2020.08.13

八重樫幸雄が選ぶ中日ベストナイン。
即決した星野仙一氏のすごさとは

  • 長谷川晶一●取材・文 text by Hasegawa Shoichi
  • photo by Kyodo News

掛布、バースらが揃う阪神ベストナイン。悩んだのは遊撃と外野>>

――中日の捕手と言えば、後に監督も務める谷繁元信さんはいかがですか?

八重樫 僕はキャッチャーとして谷繁の能力はとても高く買っています。「全球団オールタイムベストナイン」を選ぶとしたら、古田敦也と並ぶぐらいの評価をしている。でも、「中日ベストナイン」と言うならば、やっぱり、木俣さんか中尾から選びたいんだよね。谷繁はいいキャッチャーだけど、大洋、横浜の印象が、僕の中では強いんです。

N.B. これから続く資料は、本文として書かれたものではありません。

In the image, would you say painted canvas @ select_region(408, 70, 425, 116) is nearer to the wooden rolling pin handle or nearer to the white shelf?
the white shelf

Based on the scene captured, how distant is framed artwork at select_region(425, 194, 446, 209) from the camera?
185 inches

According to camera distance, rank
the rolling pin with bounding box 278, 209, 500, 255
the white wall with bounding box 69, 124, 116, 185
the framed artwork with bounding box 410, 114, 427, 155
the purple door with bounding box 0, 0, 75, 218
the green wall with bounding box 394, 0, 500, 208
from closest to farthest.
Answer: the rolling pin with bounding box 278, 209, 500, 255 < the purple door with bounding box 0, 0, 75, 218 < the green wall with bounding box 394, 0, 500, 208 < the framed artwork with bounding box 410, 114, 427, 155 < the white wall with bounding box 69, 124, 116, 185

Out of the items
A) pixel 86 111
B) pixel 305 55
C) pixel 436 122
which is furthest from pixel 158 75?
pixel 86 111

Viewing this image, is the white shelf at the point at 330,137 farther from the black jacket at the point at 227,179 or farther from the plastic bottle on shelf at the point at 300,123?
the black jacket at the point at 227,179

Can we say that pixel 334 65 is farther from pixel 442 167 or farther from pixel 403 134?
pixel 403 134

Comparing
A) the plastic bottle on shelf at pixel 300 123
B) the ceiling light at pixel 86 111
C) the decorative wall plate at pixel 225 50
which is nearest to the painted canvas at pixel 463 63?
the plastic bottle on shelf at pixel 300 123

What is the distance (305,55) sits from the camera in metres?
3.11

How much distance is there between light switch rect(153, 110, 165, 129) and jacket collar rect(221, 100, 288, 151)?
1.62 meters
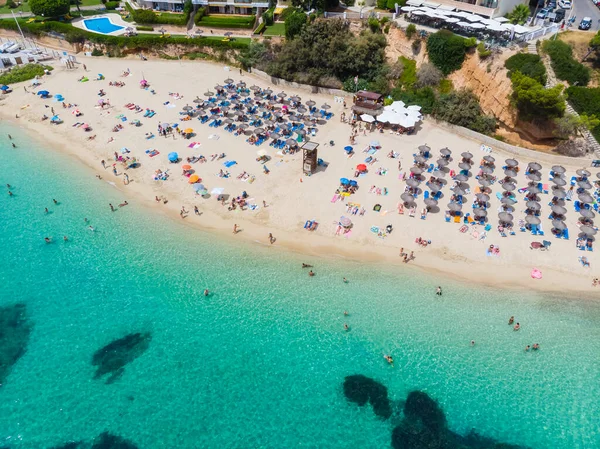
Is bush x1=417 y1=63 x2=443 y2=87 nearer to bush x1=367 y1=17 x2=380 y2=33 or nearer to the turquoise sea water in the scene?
bush x1=367 y1=17 x2=380 y2=33

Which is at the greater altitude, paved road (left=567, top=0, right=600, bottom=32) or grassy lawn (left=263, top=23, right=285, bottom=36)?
paved road (left=567, top=0, right=600, bottom=32)

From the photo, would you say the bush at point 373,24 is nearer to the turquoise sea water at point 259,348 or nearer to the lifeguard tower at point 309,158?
the lifeguard tower at point 309,158

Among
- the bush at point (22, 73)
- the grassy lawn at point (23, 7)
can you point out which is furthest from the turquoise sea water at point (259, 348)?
the grassy lawn at point (23, 7)

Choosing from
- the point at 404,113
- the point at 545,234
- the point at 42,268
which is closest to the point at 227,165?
the point at 42,268

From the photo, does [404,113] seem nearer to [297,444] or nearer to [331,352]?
[331,352]

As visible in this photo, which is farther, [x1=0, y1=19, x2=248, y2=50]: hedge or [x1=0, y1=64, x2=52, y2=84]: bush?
[x1=0, y1=19, x2=248, y2=50]: hedge

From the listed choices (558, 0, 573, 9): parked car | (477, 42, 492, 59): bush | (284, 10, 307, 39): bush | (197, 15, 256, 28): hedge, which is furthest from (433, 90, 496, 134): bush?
(197, 15, 256, 28): hedge
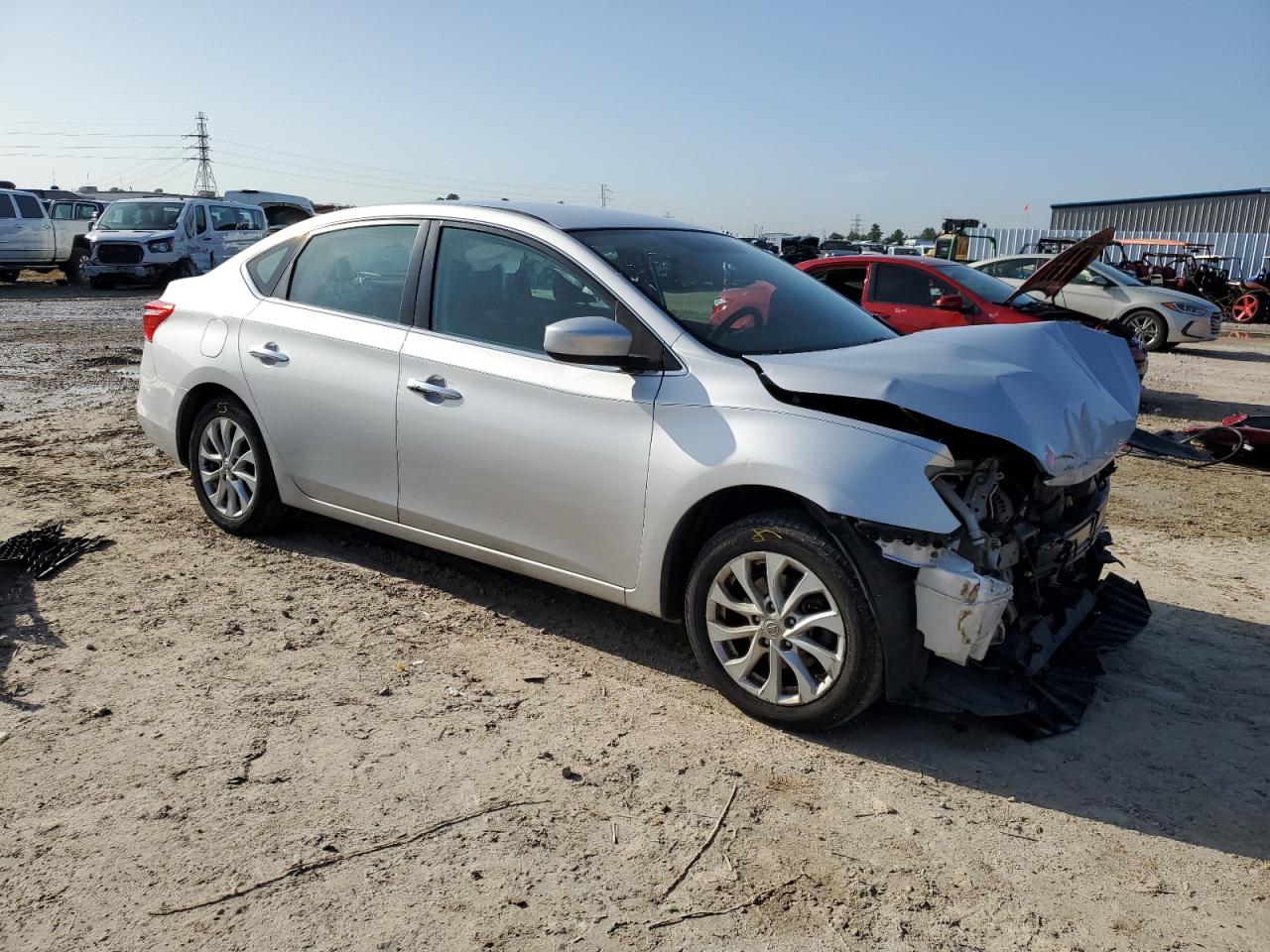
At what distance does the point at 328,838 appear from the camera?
2.92m

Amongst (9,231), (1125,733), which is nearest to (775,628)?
(1125,733)

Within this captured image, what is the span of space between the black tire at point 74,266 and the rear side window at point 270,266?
75.5 feet

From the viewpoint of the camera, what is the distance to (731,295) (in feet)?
13.9

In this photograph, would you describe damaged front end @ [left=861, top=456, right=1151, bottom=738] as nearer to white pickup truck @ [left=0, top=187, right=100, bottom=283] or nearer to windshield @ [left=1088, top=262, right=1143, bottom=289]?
windshield @ [left=1088, top=262, right=1143, bottom=289]

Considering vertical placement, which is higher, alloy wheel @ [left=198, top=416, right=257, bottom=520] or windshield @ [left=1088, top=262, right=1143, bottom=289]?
windshield @ [left=1088, top=262, right=1143, bottom=289]

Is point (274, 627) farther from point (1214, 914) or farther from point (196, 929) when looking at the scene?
point (1214, 914)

――なるほど、わかります(笑)。では、内野陣を発表してください。

八重樫 内野手はまずはセカンドが高木守道さんで決まり。で、そこからショート、サード、ファーストを決めていく。そんな順番でしたね。セカンドは高木さんで、ショートが立浪和義、サードが宇野勝。そして、ファーストは悩んだんだけど大島康徳かな?

――それぞれの選出理由を教えてください。

八重樫 高木さんのセカンドの守備は絶品でしたよ。「巨人ベストナイン」の篠塚和典もそうだったけど、高木さんも自軍バッテリーのサインを理解していて、配球に応じて守備位置を変えていたんです。だから、守備範囲も広い。「よし、抜けた」と思ったら、高木さんがそこにいる。そんなことが何度もありました。高木さんは絶対に外したくないし、外せないですね。

――では、ショート、サード、ファーストは?

八重樫 ショートの立浪は守備も打撃も、走塁もすべてに優れていました。そして、豪快な打撃が持ち味の宇野は、ショートで選んでもよかったんだけど、守りでは立浪にはかなわない。そういう理由でサード。ファーストは大島が頭に浮かんだんだよね。あれだけチャンスに強くて、ホームランも打てる。バッティングに関しては申し分ないですから。